PD AeroSpace rocket plane
PD AeroSpace has teamed up with H.I.S. and ANA Holdings. (PD AeroSpace Ltd. / Koike Terumasa Design and Aerospace)

PD Aerospace, a Japanese company that’s similar to Virgin Galactic in its commercial spaceflight aspirations, has picked up two high-profile investors: ANA Holdings and the H.I.S. travel agency.

In a joint statement issued Thursday, the three Japanese companies said that they agreed in October to work together on space commercialization efforts, including space travel.

H.I.S. is investing about $264,000 (30 million yen) for a 10.3 percent share of the venture. ANA Holdings, the umbrella company for the ANA (All Nippon Airways) airline, is putting in about $180,000 (20.4 million yen) for a 7 percent share.

The combined amount of investment wouldn’t be enough to buy two tickets on Virgin Galactic’s SpaceShipTwo rocket plane, which is currently undergoing flight tests at California’s Mojave Air and Space Port.

PD Aerospace was founded in 2007 but hasn’t made much headway to date. The current plan calls for developing a hybrid rocket-jet craft that could take as many as eight people on suborbital space trips. The company wants to start commercial operations by the end of 2023.

“We need bigger investments in the future,” Bloomberg News quoted the company’s president, Shuji Ogawa, as saying during a Tokyo news conference. He acknowledged that the spacecraft development effort was “taking longer than planned because we didn’t have the funds.”

This week’s statement said ANA would provide aerospace expertise, while H.I.S. would focus on the tourism side of the operation.
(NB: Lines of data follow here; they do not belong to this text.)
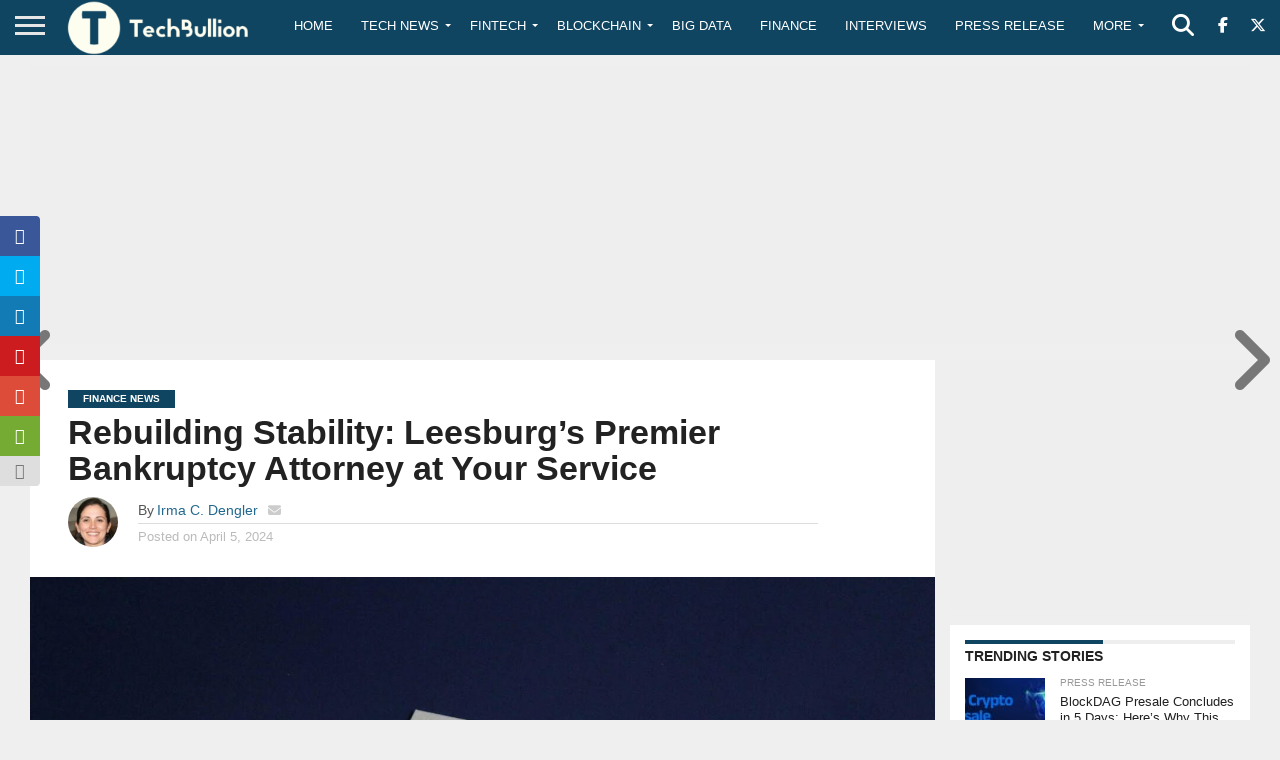

--- FILE ---
content_type: text/html; charset=utf-8
request_url: https://www.google.com/recaptcha/api2/aframe
body_size: -130
content:
<!DOCTYPE HTML><html><head><meta http-equiv="content-type" content="text/html; charset=UTF-8"></head><body><script nonce="HRwpcfVumYrUablEGZUCNw">/** Anti-fraud and anti-abuse applications only. See google.com/recaptcha */ try{var clients={'sodar':'https://pagead2.googlesyndication.com/pagead/sodar?'};window.addEventListener("message",function(a){try{if(a.source===window.parent){var b=JSON.parse(a.data);var c=clients[b['id']];if(c){var d=document.createElement('img');d.src=c+b['params']+'&rc='+(localStorage.getItem("rc::a")?sessionStorage.getItem("rc::b"):"");window.document.body.appendChild(d);sessionStorage.setItem("rc::e",parseInt(sessionStorage.getItem("rc::e")||0)+1);localStorage.setItem("rc::h",'1769117298192');}}}catch(b){}});window.parent.postMessage("_grecaptcha_ready", "*");}catch(b){}</script></body></html>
Virgin Galactic experienced a grave setback in 2014 when its first SpaceShipTwo rocket plane broke up during a rocket-powered test flight, killing the co-pilot and injuring the pilot. The second SpaceShipTwo, dubbed VSS Unity, hasn’t yet gotten to the stage of rocket-powered tests. About 700 customers have put down as much as $250,000 each for reservations.

Meanwhile, Amazon billionaire Jeff Bezos’ rocket venture, Blue Origin, has sent its New Shepard suborbital rocket ship into space five times successfully. If the program continues to go well, test astronauts could climb aboard next year, and commercial flights could begin in 2018. Blue Origin, which is headquartered in Kent, Wash., hasn’t set a ticket price and isn’t taking reservations yet.

In September, the China Academy of Launch Vehicle of Technology said it was working on a hybrid suborbital space plane that could carry up to 20 passengers.